Наступает кошмарный ноябрь 1937 года. У Васи мелкие неудачи по сварке паровозных связей. Косые взгляды. Он заболевает психически, прыгает с путепровода вниз и разбивается. Всю свою любовь мама переносит на Танечку. Мы переселяемся жить на Малую Бронную, а Братковы въезжают в нашу бывшую комнату.

В 1939 году я становлюсь доктором наук и заместителем директора МВТУ. Мама снова пугается взлету. Но я ей обещаю, что ничего страшного не произойдет.

Особую роль сыграл в нашей жизни Аркадий Чернышев. С ним мы познакомились на лыжных экскурсиях, и не прошло и двух лет, как он стал нашим лучшим другом и «вторым маминым сыном». Своими становятся его жена Люба Чернышева, сестра Зоя Чернышева, Юрий Арбузов и Валентин Парахин.

После окончания МИИТа каждое лето во время моего отпуска мы путешествовали с мамой. Преимущественно ездили на Кавказ по разным маршрутам, например, по Военно-Грузинской дороге, Военно-Сухумской, по Средней Азии и многим другим местам. Особенно интересной была наша поездка в Среднюю Азию, а потом в Баку, Тбилиси, Батуми. Мы наблюдали всю дикость и прелесть экзотики и любовались чудесными произведениями архитектуры Самарканда.

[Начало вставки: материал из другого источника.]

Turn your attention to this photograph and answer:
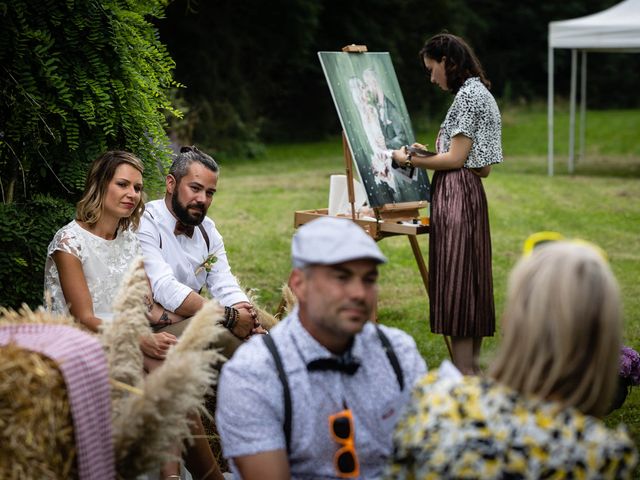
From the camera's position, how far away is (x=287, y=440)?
2.32 metres

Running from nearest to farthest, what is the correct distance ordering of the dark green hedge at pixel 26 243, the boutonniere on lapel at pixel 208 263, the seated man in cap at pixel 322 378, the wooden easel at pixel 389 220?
the seated man in cap at pixel 322 378 → the dark green hedge at pixel 26 243 → the boutonniere on lapel at pixel 208 263 → the wooden easel at pixel 389 220

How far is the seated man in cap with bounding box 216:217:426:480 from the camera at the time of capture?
2.24 metres

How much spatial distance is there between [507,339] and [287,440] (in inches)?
25.3

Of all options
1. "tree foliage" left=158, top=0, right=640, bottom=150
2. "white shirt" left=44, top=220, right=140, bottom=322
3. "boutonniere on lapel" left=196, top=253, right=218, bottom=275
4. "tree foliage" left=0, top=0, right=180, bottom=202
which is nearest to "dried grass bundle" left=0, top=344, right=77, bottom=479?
"white shirt" left=44, top=220, right=140, bottom=322

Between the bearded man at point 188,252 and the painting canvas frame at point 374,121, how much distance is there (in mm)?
1281

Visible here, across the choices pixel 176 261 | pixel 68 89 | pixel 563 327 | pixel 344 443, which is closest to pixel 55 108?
pixel 68 89

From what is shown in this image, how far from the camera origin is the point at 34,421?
2.16 m

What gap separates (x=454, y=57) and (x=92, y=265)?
2196 mm

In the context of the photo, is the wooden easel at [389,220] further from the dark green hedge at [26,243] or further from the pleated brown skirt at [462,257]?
the dark green hedge at [26,243]

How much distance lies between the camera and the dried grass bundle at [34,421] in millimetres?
2137

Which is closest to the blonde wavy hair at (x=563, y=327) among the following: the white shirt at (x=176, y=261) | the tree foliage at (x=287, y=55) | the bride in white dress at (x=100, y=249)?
the bride in white dress at (x=100, y=249)

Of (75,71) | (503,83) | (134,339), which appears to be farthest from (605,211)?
(503,83)

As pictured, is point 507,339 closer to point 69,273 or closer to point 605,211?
point 69,273

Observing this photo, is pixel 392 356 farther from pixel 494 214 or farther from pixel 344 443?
pixel 494 214
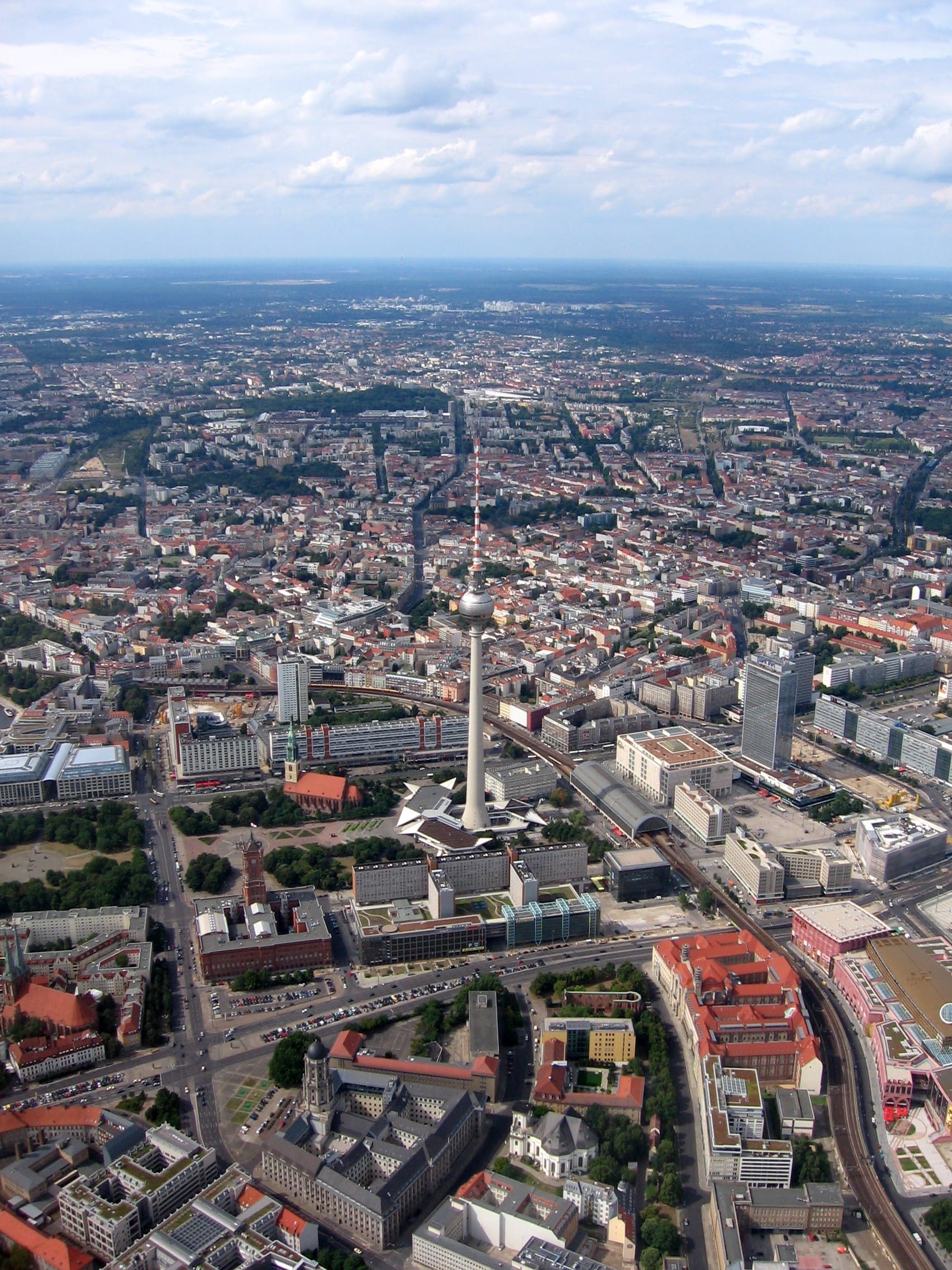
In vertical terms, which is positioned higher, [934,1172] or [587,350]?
[587,350]

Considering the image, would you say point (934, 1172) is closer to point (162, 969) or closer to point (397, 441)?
point (162, 969)

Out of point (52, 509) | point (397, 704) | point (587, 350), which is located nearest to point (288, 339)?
point (587, 350)

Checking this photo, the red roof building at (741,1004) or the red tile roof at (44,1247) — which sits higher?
the red roof building at (741,1004)

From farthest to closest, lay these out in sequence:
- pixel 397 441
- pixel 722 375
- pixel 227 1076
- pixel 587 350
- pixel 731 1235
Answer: pixel 587 350 < pixel 722 375 < pixel 397 441 < pixel 227 1076 < pixel 731 1235

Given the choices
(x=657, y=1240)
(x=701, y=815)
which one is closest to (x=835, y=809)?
(x=701, y=815)

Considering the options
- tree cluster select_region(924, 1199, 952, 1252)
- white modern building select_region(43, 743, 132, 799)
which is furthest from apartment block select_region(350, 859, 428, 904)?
tree cluster select_region(924, 1199, 952, 1252)

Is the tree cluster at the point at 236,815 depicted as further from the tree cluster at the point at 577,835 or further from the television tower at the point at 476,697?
the tree cluster at the point at 577,835

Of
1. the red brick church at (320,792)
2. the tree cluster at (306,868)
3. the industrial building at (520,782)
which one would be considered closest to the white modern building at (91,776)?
the red brick church at (320,792)
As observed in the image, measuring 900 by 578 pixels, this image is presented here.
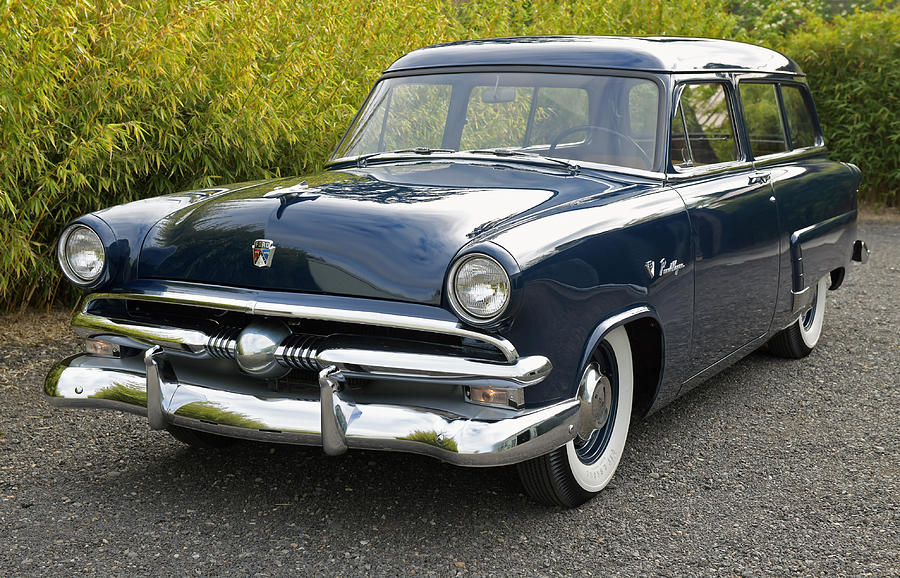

С середины 30-х годов я стал ездить на более трудные экскурсии один, без мамы: на лодке по Чусовой, по Алтаю, в альпийский лагерь, на перевалы Кавказа.

Наступает 1941 год. 22 июня — объявление войны. Мы живем в общежитии. С нами Аркадий Чернышев, Борис Морозов, Михаил Иванов. Каждый день я нахожусь на командном пункте, а мама ждет меня в общежитии.